▸ OBJECTIVE
Update the rows below by changing every "wooden spoon" to "wooden ladle" and keeping everything else the same. Leave the pictures out of your answer.

(Data listing)
------------------------

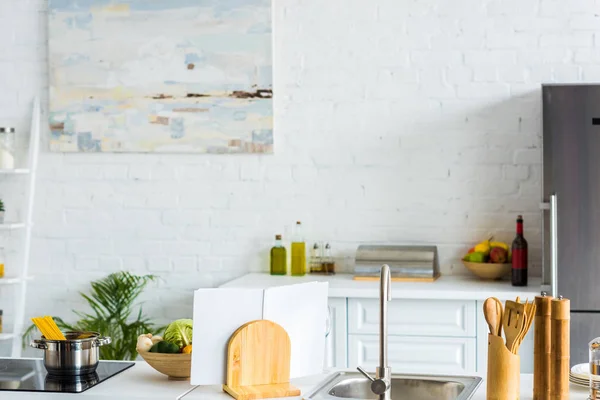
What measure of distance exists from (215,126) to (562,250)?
1.95 metres

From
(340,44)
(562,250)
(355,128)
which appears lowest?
(562,250)

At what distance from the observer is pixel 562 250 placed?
146 inches

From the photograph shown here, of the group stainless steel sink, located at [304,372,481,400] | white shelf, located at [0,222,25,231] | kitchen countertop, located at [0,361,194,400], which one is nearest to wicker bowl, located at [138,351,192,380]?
kitchen countertop, located at [0,361,194,400]

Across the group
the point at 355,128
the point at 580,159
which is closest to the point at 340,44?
the point at 355,128

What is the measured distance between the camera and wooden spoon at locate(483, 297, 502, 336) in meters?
2.22

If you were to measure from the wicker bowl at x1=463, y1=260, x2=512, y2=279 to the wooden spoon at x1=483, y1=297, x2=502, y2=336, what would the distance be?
6.56 ft

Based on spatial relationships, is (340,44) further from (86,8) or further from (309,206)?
(86,8)

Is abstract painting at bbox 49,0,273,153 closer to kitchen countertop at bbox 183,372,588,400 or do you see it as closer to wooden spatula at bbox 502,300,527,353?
kitchen countertop at bbox 183,372,588,400

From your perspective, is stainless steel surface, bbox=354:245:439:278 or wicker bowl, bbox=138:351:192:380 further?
stainless steel surface, bbox=354:245:439:278

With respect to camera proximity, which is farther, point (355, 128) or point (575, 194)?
point (355, 128)

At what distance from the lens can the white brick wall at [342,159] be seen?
4.37m

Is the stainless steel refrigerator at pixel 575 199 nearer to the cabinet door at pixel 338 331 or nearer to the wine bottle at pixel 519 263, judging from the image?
the wine bottle at pixel 519 263

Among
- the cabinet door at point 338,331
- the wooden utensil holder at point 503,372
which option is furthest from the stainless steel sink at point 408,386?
the cabinet door at point 338,331

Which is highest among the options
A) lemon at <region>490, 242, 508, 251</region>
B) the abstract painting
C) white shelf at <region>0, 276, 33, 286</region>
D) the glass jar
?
the abstract painting
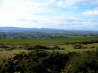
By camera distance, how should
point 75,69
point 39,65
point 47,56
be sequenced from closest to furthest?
1. point 75,69
2. point 39,65
3. point 47,56

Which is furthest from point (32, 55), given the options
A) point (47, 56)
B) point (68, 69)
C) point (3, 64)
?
point (68, 69)

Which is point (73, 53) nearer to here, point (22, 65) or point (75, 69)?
point (75, 69)

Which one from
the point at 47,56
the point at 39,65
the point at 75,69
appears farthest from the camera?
the point at 47,56

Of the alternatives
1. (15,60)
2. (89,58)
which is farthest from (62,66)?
(15,60)

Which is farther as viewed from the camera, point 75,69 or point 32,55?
point 32,55

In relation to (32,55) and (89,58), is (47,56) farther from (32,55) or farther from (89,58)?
(89,58)

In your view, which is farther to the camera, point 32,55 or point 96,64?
point 32,55

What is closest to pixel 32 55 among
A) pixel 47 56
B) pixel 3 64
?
pixel 47 56

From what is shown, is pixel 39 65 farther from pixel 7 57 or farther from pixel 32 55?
pixel 7 57
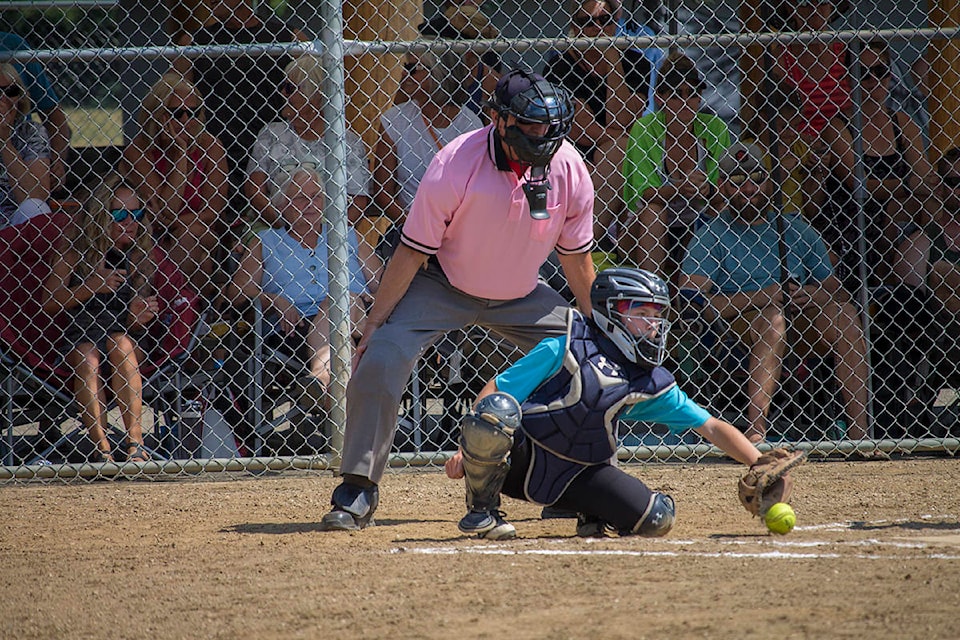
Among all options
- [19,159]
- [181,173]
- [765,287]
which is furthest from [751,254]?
[19,159]

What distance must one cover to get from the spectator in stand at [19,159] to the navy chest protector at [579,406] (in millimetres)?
3627

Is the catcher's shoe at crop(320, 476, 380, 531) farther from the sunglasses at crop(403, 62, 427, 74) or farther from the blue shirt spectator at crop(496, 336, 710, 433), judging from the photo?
the sunglasses at crop(403, 62, 427, 74)

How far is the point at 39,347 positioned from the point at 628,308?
3658 millimetres

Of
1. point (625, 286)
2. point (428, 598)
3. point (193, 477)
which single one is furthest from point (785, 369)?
point (428, 598)

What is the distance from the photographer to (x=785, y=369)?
6750 mm

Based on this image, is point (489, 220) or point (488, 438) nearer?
point (488, 438)

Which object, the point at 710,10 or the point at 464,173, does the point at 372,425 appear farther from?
the point at 710,10

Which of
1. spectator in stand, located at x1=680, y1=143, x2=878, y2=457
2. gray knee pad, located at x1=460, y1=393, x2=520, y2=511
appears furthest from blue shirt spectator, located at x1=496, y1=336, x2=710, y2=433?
spectator in stand, located at x1=680, y1=143, x2=878, y2=457

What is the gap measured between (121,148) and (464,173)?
3.50 metres

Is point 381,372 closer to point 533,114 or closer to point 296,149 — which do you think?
point 533,114

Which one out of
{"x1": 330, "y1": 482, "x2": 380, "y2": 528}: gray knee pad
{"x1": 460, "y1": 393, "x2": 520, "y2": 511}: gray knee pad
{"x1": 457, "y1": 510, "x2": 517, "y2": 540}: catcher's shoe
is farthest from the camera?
{"x1": 330, "y1": 482, "x2": 380, "y2": 528}: gray knee pad

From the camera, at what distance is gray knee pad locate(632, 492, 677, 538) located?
14.3ft

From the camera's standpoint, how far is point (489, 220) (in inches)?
181

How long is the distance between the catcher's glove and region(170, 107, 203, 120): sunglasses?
12.6ft
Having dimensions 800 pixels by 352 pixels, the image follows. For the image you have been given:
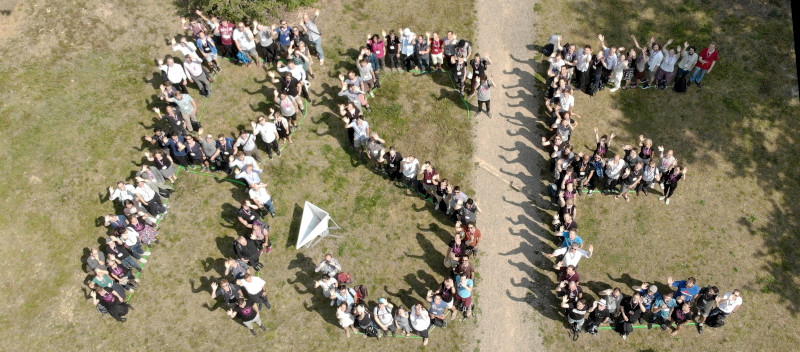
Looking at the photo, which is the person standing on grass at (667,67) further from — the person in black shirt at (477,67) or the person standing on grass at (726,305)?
the person standing on grass at (726,305)

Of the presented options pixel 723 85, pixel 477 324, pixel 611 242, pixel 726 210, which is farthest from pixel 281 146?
pixel 723 85

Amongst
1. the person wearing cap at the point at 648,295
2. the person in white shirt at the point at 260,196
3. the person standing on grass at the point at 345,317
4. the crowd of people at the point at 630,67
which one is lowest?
the person standing on grass at the point at 345,317

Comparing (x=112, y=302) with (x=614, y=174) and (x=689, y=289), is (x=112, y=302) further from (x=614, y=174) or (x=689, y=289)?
(x=689, y=289)

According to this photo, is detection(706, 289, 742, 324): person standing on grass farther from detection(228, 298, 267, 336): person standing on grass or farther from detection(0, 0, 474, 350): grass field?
detection(228, 298, 267, 336): person standing on grass

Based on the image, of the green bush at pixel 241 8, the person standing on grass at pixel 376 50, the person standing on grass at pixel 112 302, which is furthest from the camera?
the green bush at pixel 241 8

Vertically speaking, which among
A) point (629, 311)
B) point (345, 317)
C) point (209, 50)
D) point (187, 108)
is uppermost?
point (209, 50)

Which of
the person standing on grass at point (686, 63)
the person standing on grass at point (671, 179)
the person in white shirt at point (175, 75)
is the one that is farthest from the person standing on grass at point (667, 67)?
the person in white shirt at point (175, 75)

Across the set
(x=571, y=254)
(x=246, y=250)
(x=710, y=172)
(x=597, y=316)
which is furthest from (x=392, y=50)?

------------------------

▸ ANSWER TO THIS PROBLEM
What measure of distance exists from (215,126) to (562,250)?
1.95 metres

From
(340,44)
(562,250)
(355,128)
which appears lowest?
(562,250)

At what distance from the observer is pixel 562 250 placed?
146 inches

From the photograph shown here, of the group stainless steel sink, located at [304,372,481,400] | white shelf, located at [0,222,25,231] | kitchen countertop, located at [0,361,194,400], which one is nearest to wicker bowl, located at [138,351,192,380]?
kitchen countertop, located at [0,361,194,400]

Across the group
the point at 355,128
the point at 580,159
which is closest to the point at 340,44?
the point at 355,128

What is the measured distance between the camera and wooden ladle at locate(483, 297, 502, 336) in meters?
2.22

If you were to measure from the wicker bowl at x1=463, y1=260, x2=512, y2=279 to the wooden ladle at x1=483, y1=297, x2=502, y2=336, what would the distance be?
6.56 ft

Based on spatial relationships, is (340,44) further from (86,8) or further from (309,206)?
(86,8)

Is abstract painting at bbox 49,0,273,153 closer to kitchen countertop at bbox 183,372,588,400 or do you see it as closer to wooden spatula at bbox 502,300,527,353?
kitchen countertop at bbox 183,372,588,400

From your perspective, is stainless steel surface, bbox=354:245:439:278 or wicker bowl, bbox=138:351:192:380 further?
stainless steel surface, bbox=354:245:439:278

With respect to camera proximity, which is farther, point (355, 128) or point (575, 194)?
point (355, 128)

At what distance from the lens can the white brick wall at [342,159] be seen?
4.37m

Is the stainless steel refrigerator at pixel 575 199 nearer to the cabinet door at pixel 338 331 or nearer to the wine bottle at pixel 519 263, judging from the image?
the wine bottle at pixel 519 263

Among
- the cabinet door at point 338,331
- the wooden utensil holder at point 503,372
which option is furthest from the stainless steel sink at point 408,386?
the cabinet door at point 338,331

Which is highest among the options
A) lemon at <region>490, 242, 508, 251</region>
B) the abstract painting
C) white shelf at <region>0, 276, 33, 286</region>
D) the glass jar
?
the abstract painting
By camera distance, how should
point 75,69
point 39,65
point 47,56
be sequenced from closest to furthest?
1. point 75,69
2. point 39,65
3. point 47,56

Which is furthest from point (32, 55), given the options
A) point (47, 56)
B) point (68, 69)
C) point (3, 64)
?
point (68, 69)

Which is point (73, 53) nearer to here, point (22, 65) or point (75, 69)?
point (75, 69)

Which one from
the point at 47,56
the point at 39,65
the point at 75,69
appears farthest from the camera?
the point at 47,56

Of the alternatives
1. (15,60)
2. (89,58)
which is farthest from (62,66)?
(15,60)

Which is farther as viewed from the camera, point 75,69 or point 32,55?
point 32,55

In relation to (32,55) and (89,58), is (47,56) farther from (32,55) or farther from (89,58)?
(89,58)

In your view, which is farther to the camera, point 32,55 or point 96,64?
point 32,55

What is closest to pixel 32 55 among
A) pixel 47 56
B) pixel 3 64
?
pixel 47 56

From what is shown, is pixel 39 65 farther from pixel 7 57 or farther from pixel 32 55?
pixel 7 57
Among all options
- [19,159]
- [181,173]
- [765,287]
which is furthest from [751,254]?
[19,159]

What distance must one cover to get from the spectator in stand at [19,159] to the navy chest protector at [579,406] (in millimetres)?
3627

Is the catcher's shoe at crop(320, 476, 380, 531) farther from the sunglasses at crop(403, 62, 427, 74) or farther from the blue shirt spectator at crop(496, 336, 710, 433), judging from the photo?
the sunglasses at crop(403, 62, 427, 74)

How far is the point at 39,347 positioned from the point at 628,308?
3658 millimetres

Of
1. point (625, 286)
2. point (428, 598)
3. point (193, 477)
which single one is furthest from point (785, 369)?
point (428, 598)

What is the distance from the photographer to (x=785, y=369)?
6750 mm

Based on this image, is point (489, 220) or point (488, 438) nearer?
point (488, 438)

Which object, the point at 710,10 or the point at 464,173, does the point at 372,425 appear farther from?
the point at 710,10

Which of
1. spectator in stand, located at x1=680, y1=143, x2=878, y2=457
2. gray knee pad, located at x1=460, y1=393, x2=520, y2=511
appears furthest from blue shirt spectator, located at x1=496, y1=336, x2=710, y2=433?
spectator in stand, located at x1=680, y1=143, x2=878, y2=457

What is the gap measured between (121,148) and (464,173)?
3.50 metres

Is point 381,372 closer to point 533,114 or closer to point 296,149 — which do you think?
point 533,114

Which one out of
{"x1": 330, "y1": 482, "x2": 380, "y2": 528}: gray knee pad
{"x1": 460, "y1": 393, "x2": 520, "y2": 511}: gray knee pad
{"x1": 457, "y1": 510, "x2": 517, "y2": 540}: catcher's shoe
is farthest from the camera?
{"x1": 330, "y1": 482, "x2": 380, "y2": 528}: gray knee pad

From the camera, at what distance is gray knee pad locate(632, 492, 677, 538) located?
14.3ft

From the camera's standpoint, how far is point (489, 220) (in inches)?
181

How long is the distance between the catcher's glove and region(170, 107, 203, 120): sunglasses?
12.6ft
Having dimensions 800 pixels by 352 pixels, the image follows. For the image you have been given:
Looking at the photo, which is the person standing on grass at (667,67) further from — the person in black shirt at (477,67) or the person standing on grass at (726,305)?
the person standing on grass at (726,305)

Of the presented options pixel 723 85, pixel 477 324, pixel 611 242, pixel 726 210, which is farthest from pixel 281 146?
pixel 723 85

Amongst
1. the person wearing cap at the point at 648,295
2. the person in white shirt at the point at 260,196
3. the person standing on grass at the point at 345,317
4. the crowd of people at the point at 630,67
which one is lowest?
the person standing on grass at the point at 345,317

Comparing (x=112, y=302) with (x=614, y=174) and (x=689, y=289), is (x=112, y=302) further from (x=614, y=174) or (x=689, y=289)?
(x=689, y=289)

According to this photo, is detection(706, 289, 742, 324): person standing on grass farther from detection(228, 298, 267, 336): person standing on grass or farther from detection(0, 0, 474, 350): grass field?
detection(228, 298, 267, 336): person standing on grass

Based on the image, of the green bush at pixel 241 8, the person standing on grass at pixel 376 50, the person standing on grass at pixel 112 302, which is furthest from the camera?
the green bush at pixel 241 8

Vertically speaking, which among
A) point (629, 311)
B) point (345, 317)
C) point (209, 50)
D) point (187, 108)
is uppermost?
point (209, 50)

Which of
the person standing on grass at point (686, 63)
the person standing on grass at point (671, 179)
the person in white shirt at point (175, 75)
is the one that is farthest from the person standing on grass at point (667, 67)?
the person in white shirt at point (175, 75)

Across the set
(x=571, y=254)
(x=246, y=250)
(x=710, y=172)
(x=597, y=316)
which is furthest from (x=392, y=50)?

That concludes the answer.